Nami didn’t trust his happy expression. The cat was bound to get into trouble regardless of her warning.
“Okay, go! Be off, you goof.” Nami waved her hands and watched him saunter away with her fists on her hips.
The black cat headed toward the busy restaurants as expected. Arty looked back once, releasing a quick meow in goodbye. Nami rolled her eyes and smiled as he disappeared around the corner.
xXx
Maybe the museum employees aren’t technically wrong about her. Nami isn’t a cat person, yet she finds herself slowly becoming an “Arty” person. She can love him without being afraid.
In comparison, people are easy to give up on. Cats are true to themselves and don’t care how the rest of the world is. People can love cats all they want and the cats in return won’t refuse the affection.
The footage from the collar reveals a variety of people who doted on the black cat as Arty made his way through the day. One feeds him premium raw fish on a platter in a dirty alley. Another lets him sleep on the piano in their bar late at night. A beautiful woman allows Arty to curl up beside her in a dark dusty basement.
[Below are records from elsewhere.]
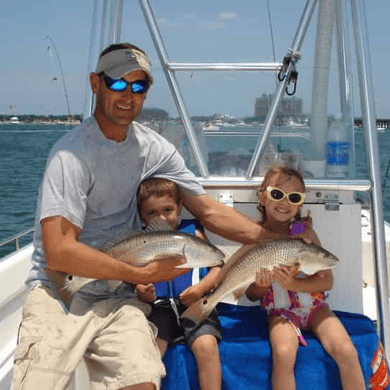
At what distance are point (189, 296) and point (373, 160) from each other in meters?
1.34

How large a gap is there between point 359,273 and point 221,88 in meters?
1.49

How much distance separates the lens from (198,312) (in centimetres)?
291

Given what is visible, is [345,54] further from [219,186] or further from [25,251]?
[25,251]

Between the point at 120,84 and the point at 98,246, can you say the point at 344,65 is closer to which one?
the point at 120,84

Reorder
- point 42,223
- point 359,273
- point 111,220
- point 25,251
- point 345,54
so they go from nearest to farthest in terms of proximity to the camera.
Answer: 1. point 42,223
2. point 111,220
3. point 359,273
4. point 345,54
5. point 25,251

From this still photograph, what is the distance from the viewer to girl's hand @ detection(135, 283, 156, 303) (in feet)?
9.37

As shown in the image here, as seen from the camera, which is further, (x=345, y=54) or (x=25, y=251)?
(x=25, y=251)

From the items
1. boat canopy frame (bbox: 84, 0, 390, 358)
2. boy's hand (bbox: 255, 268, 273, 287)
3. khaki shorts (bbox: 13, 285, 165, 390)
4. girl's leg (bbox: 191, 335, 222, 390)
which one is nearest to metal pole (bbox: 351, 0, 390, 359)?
boat canopy frame (bbox: 84, 0, 390, 358)

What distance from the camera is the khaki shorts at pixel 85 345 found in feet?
7.98

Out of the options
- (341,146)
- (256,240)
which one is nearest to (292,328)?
(256,240)

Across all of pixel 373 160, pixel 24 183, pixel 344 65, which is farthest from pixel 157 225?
pixel 24 183

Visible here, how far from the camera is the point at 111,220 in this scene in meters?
2.93

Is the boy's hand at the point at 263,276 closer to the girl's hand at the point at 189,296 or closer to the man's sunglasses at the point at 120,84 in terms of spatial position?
the girl's hand at the point at 189,296

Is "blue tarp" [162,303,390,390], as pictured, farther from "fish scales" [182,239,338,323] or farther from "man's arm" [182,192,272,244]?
"man's arm" [182,192,272,244]
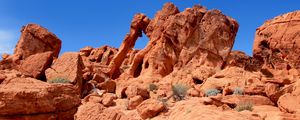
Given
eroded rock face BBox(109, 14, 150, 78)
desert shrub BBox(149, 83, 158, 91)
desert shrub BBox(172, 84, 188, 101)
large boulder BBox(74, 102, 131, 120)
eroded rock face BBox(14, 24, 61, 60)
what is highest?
eroded rock face BBox(109, 14, 150, 78)

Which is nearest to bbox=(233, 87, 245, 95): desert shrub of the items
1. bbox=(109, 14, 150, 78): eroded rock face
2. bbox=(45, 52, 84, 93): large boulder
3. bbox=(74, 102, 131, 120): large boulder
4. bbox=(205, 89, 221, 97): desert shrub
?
bbox=(205, 89, 221, 97): desert shrub

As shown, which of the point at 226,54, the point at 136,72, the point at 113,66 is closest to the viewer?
the point at 226,54

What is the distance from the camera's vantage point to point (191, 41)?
24.9 metres

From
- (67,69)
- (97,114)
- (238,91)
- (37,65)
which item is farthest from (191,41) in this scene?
(97,114)

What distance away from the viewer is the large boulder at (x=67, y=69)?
15231mm

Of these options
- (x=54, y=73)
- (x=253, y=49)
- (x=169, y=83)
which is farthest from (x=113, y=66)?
(x=54, y=73)

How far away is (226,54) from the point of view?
23953 millimetres

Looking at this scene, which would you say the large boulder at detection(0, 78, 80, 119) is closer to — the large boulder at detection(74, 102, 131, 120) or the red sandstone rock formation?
the red sandstone rock formation

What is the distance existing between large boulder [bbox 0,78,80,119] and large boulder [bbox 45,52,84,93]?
6046 millimetres

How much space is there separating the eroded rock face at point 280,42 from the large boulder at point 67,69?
9.75 metres

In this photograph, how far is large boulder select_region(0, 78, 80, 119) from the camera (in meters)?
8.31

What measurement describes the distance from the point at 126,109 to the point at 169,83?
7.90 metres

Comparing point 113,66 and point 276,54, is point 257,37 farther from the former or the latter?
point 113,66

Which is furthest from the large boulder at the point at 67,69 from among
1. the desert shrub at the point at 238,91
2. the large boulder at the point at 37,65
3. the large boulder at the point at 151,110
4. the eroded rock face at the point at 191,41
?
the eroded rock face at the point at 191,41
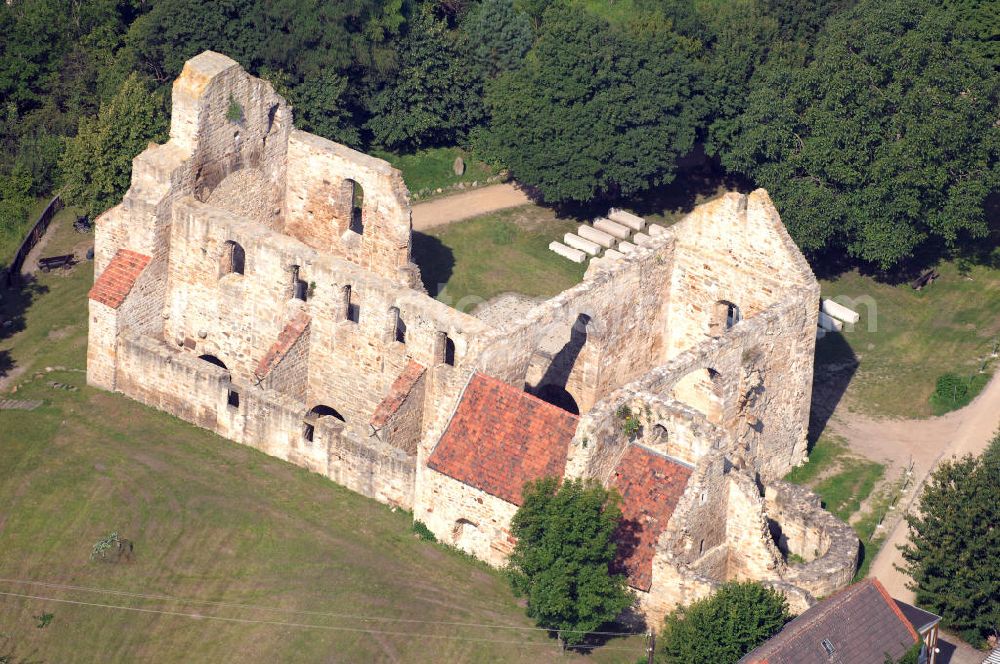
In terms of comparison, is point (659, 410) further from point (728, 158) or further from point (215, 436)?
point (728, 158)

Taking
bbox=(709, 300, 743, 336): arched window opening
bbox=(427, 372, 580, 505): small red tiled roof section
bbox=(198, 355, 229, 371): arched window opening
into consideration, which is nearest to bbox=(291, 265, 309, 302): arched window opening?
bbox=(198, 355, 229, 371): arched window opening

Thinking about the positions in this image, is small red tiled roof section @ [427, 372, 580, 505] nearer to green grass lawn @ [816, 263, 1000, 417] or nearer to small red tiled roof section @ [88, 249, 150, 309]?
small red tiled roof section @ [88, 249, 150, 309]

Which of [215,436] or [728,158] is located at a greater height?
[728,158]

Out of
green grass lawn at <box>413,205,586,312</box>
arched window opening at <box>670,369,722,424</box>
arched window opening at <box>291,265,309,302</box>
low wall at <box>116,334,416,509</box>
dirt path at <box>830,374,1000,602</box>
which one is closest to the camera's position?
low wall at <box>116,334,416,509</box>

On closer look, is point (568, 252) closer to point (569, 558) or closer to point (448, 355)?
point (448, 355)

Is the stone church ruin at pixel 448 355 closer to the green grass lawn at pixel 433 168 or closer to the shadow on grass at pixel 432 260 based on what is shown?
the shadow on grass at pixel 432 260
One kid even gave Arty a flea bath.
For the first time in a long while, Nami wants to steal something intangible. She wants to know these people’s stories. Seeing them interact with Arty makes her curious about how they met him, and how Arty met them in turn.
Maybe she had invaded their privacy. It was obvious some people noticed the camera around Arty’s neck but had left it alone. After all, none of them knew who Arty belonged to. They probably assumed the collar was a deterrent from Arty’s “owner” to keep the cat out of the pound. Nami had seen the spark of curiosity and acceptance in their eyes. It wasn’t in their nature to change anything about the black cat. His brief visits into their lives was enough for them.
Nami thought so too, once upon a time. This was before she met Arty, though. If a cat could be loved by strangers for being a goof, and even feel happy to see her, then she feels she is capable of being loved. Friends aren’t necessary to be happy, but they sure seem to make life interesting. Boredom was a slow-acting killer.
This is going to be the biggest heist of her life. The only thing Nami needs to do is figure out how to take the first step to approaching these strangers, who shared one thing in common: their love for a straw hat-wearing black cat.
Notes:
I've had a rough few months. I've been idling mentally and physically, and one of the few things that have been keeping me going is my cat. She's been a liquid round calico-colored constant in my life for the past year as I've been struggling with the hardships of being an adult. Her name means "I love you".